§ KUTIPAN
Beranda | Artikel
Jangan Mencari Kesempitan Dalam Kesempatan
Minggu, 1 Juni 2014

Penulis: Muhammad Yassir, Lc (Dosen STDI Imam Syafi’i Jember)

Mungkin pernah kita dengar ungkapan “cari yang haram aja susah, apalagi yang halal”

Apa pendapat anda wahai pembaca dari ungkapan ini? setujukah anda?

Ungkapan itu berkaitan dengan halal dan haram dalam mencari nafkah, maka untuk hal tersebut syariat lah yang harus jadi patokan. Karena, syariat lah yang menentukan halal dan haram segala hal.

Kalau kita lihat secara garis besar dalam ilmu syariat atau yang disebut dengan ilmu fiqh. Amalan manusia terbagi menjadi dua, yaitu ibadah dan muamalat. Ibadah adalah aktivitas vertikal antara manusia dengan Sang Khalik, Allah Ta’ala. Sedangkan muamalat adalah interaksi antara sesama manusia. Walaupun dalam muamalat ada kandungan ibadah, bila pelaksananya mengharapkan pahala dari Allah Ta’ala dalam muamalatnya.

Ada kaedah pokok yang sangat berbeda dalam ibadah dan muamalat.

Untuk ibadah, kaedah yang dipegang adalah: “pada dasarnya semua bentuk ibadat tidak boleh dikerjakan kecuali ada dalilnya dalam syariat”

Sedangkan kaedah untuk urusan muamalat, adalah: “Pada dasarnya, semua mentuk muamalat boleh dilakukan, kecuali yang dilarang oleh syariat”

Apa perbedaan penerapan kedua kaedah itu? Perbedaannya terlihat:

Untuk ibadah, kita tidak boleh mengarang-ngarang bentuk ibadah. Hanya yang ada dalilnya saja yang boleh kita amalkan.

Sedangkan untuk urusan muamalat, kita boleh mengarang bentuk muamalat apapun selama tidak ada larangan dalam syariat.

Intinya: untuk persoalan ibadah, tugas kita bertanya, mana dalil yang membolehkan, kalau ada, barulah kita mengamalkannya.

Sedangkan untuk muamalat, tugas kita bertanya, mana dalil yang melarang, kalau tidak ada, maka kita bebas untuk melakukan bentuk muamalat yang kita karang atau kita tiru.

Dari dua kaedah antara ibadah dan muamalat di atas, dapat diketahui bahwa urusan ibadah lebih sempit dibandingkan urusan muamalat, bila ditinjau dari sisi keleluasaan dalam inobativ.

Sedangkan muamalat diberikan keleluasaan bagi manusia untuk berkarya dan berinovasi.

Berarti, dalam urusan muamalat lebih banyak yang boleh daripada yang haram.

§ DATA TERCATAT
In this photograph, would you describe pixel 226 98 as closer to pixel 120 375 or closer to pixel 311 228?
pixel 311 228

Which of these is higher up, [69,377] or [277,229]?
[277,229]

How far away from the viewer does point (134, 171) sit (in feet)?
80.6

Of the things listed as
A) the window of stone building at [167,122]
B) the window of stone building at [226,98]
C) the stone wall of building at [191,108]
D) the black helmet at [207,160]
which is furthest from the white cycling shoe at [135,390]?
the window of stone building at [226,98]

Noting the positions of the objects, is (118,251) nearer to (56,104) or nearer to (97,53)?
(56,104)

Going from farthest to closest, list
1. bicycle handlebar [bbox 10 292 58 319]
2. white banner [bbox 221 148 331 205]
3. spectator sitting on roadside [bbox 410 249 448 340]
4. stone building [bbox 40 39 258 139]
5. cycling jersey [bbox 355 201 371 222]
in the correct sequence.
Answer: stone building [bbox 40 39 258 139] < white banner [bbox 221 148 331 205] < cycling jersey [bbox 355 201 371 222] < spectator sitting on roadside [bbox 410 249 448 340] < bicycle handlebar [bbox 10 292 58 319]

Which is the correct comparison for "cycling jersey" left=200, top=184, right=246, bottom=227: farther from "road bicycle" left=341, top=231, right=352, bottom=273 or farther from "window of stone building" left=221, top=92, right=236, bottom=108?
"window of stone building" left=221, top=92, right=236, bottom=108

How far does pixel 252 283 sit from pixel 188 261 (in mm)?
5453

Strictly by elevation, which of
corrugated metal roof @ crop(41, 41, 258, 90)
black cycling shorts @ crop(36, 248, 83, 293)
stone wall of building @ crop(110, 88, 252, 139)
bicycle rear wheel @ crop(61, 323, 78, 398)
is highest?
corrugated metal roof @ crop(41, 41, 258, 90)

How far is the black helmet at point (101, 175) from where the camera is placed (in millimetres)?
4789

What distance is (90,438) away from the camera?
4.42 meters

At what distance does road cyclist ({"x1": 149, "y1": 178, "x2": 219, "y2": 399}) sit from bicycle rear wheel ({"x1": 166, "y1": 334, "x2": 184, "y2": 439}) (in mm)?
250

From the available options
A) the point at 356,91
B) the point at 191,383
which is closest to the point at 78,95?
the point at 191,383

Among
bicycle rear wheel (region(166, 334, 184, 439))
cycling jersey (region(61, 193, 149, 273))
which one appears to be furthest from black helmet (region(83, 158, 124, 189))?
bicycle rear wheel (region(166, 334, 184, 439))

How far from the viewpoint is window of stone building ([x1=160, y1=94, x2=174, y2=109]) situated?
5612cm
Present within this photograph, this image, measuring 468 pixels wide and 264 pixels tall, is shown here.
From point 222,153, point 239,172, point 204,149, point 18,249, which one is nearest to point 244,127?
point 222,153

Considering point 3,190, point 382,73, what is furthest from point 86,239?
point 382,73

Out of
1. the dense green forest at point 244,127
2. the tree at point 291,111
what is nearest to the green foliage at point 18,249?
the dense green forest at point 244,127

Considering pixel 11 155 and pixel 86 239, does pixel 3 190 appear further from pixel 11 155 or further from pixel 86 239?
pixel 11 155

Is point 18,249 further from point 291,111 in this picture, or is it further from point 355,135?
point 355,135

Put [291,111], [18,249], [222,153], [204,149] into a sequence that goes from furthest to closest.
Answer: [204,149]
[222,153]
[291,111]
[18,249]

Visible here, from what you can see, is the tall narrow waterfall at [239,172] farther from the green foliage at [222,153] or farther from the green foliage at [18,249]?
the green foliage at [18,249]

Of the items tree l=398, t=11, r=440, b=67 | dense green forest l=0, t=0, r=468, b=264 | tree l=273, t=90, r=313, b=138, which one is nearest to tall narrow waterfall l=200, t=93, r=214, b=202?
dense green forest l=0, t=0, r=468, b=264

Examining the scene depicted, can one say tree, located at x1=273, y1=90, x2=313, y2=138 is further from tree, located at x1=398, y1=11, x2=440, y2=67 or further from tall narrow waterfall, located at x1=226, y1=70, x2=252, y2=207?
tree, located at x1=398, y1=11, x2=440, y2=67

§ RINCIAN TUGAS
Jawablah pertanyaan berikut berdasarkan artikel tentang ibadah dan muamalat.
1. Siapa penulis artikel ini, dan di mana ia menjadi dosen?
2. Dalam ilmu fiqh, amalan manusia terbagi menjadi dua apa saja?
3. Bila dilihat dari keleluasaan berinovasi, urusan mana yang lebih sempit?

§ HASIL
1. Muhammad Yassir, Lc. Ia dosen STDI Imam Syafi’i Jember.
2. Ibadah dan muamalat.
3. Urusan ibadah lebih sempit dibandingkan urusan muamalat.